Our appointment letters are more user-friendly, and include prompts to allow people to better prepare for a consultation. Feedback shows these to be popular amongst clinicians and patients. Not surprising, since they were designed by patients and staff!
Patient Partners are part of the ‘Culture Club’ group that focuses on our values and visions. They ran workshops at our staff event. And at a rheumatology away day, a patient-led session was seen as “possibly the most insightful” of the day. It led to staff discussing their own ill-health and current pressures.
In terms of governance, we have patient and carer partners included in ‘quality summits’ that look at what we are doing well, and could be better. This will be important as we prepare for CQC inspection. One Partner sits on our ‘clinical quality group’ and three multi-disciplinary teams (spine, physiotherapy, pain) will include (new) patient partners in the next few months.
The challenge for partners is not easy – to steer between being ‘critical friend’ and ‘supportive ally’ – ask difficult questions, bring conversations back to what matters. This also involves using one’s own story ‘judiciously’, knowing when it provides illumination, being careful not to imply that this is the view of all.
The group as a whole is changing its spots.
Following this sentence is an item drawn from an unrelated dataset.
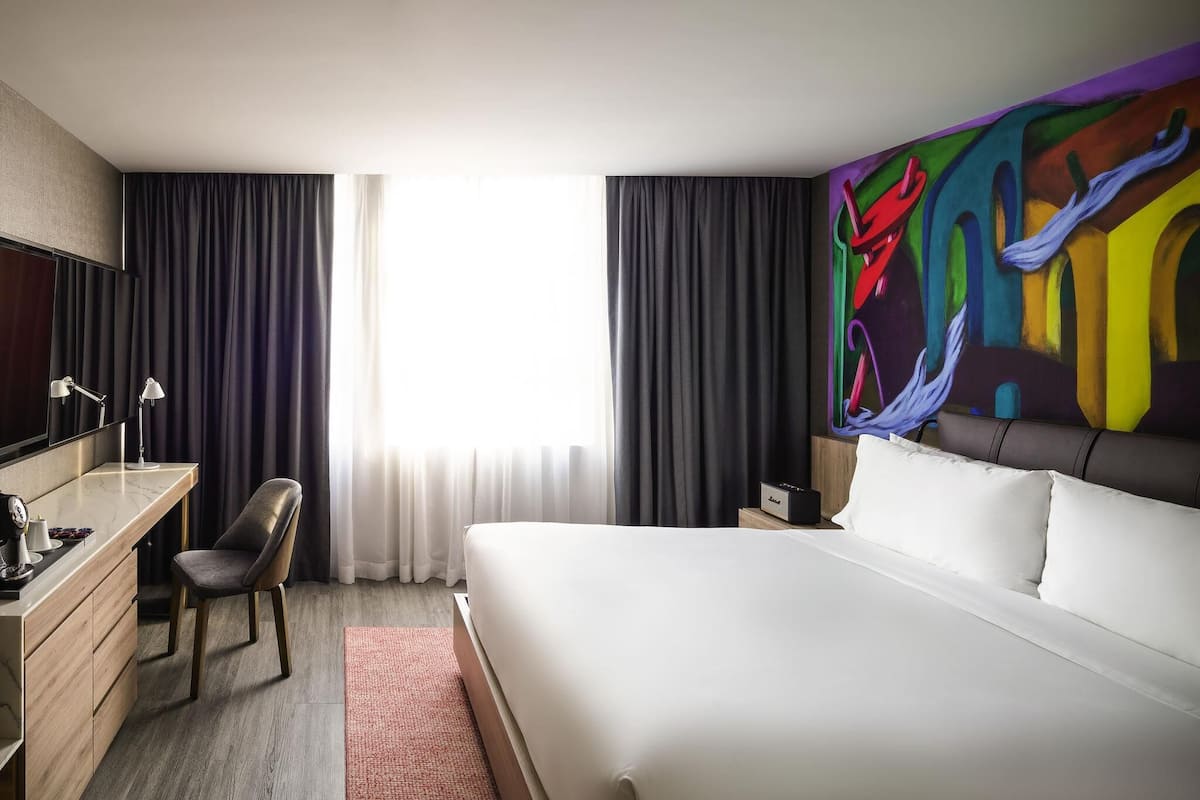 Standard Room, 1 King Bed | Premium bedding, down comforters, minibar, in-room safe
Mark Cannon, our Director of Primary Care Development and a member of our Enabling Team is helping us explore how systems thinking can aid planning. PCPs could become mentors and catalysts for collaborative leadership.
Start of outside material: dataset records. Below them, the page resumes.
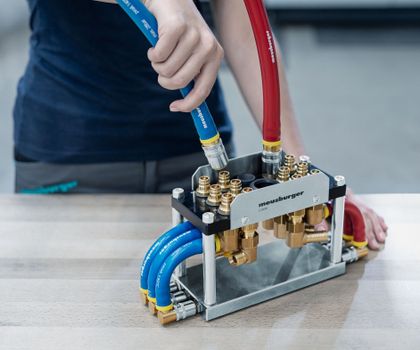 Multikupplung: Rüstzeitoptimierung bei Temperieranschlüssen Multikupplung: Rüstzeitoptimierung bei Temperieranschlüssen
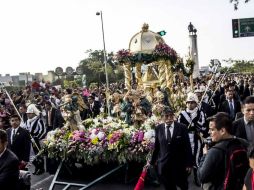 Con el cambio de la ruta, la Virgen pasó por la glorieta dedicada a Colón, quien también es recordado el 12 de octubre.  /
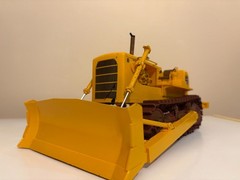 AMT 1:25 Construction Bulldozer Assembled Painted Model Kit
This is about ‘trialogue’ – three-way relationships at all levels. During care and treatment, good experiences are about the clinical and non-clinical encounter – between patients and healthcare professionals, and also support staff (call handlers, receptionists). At leadership level, we have a Clinical Director, a Managing Director and a Patient Director. In all the work, described above, we are trying to create spaces for ‘trialogue’ between clinical staff, administrative/managerial staff and patient and carer partners.
In all this, there are difficult conversations. One clinician noted power imbalance: “I gave a potted CV as my intro. The partner disclosed so much and made herself vulnerable.” But this cuts both ways. One clinician said: “It’s not easy to admit that I don’t know the answers or am not in control or able to influence things as much as I want to. I feel vulnerable too”. A partner responded: “It is all about honesty. This sort of transparency actually gives me more confidence in the service and what it is trying to do”.
The role of Patient Director is to broker conversations and hard wire patient partnerships (including systems and processes, reimbursement policies, etc). But you can’t rush this stuff. Ultimately, it’s about the human element more than policies, process maps and systems.
The passion, courage and kindness shown by staff (admin and clinical) and fellow patients has shown me true partnership is possible. I see the steady rise of a new way of doing things – founded on the wisdom of those affected by health conditions. It is about friends – many of whom I have not met yet – who share the passion and commitment to help improve healthcare. It is about hope. Join us?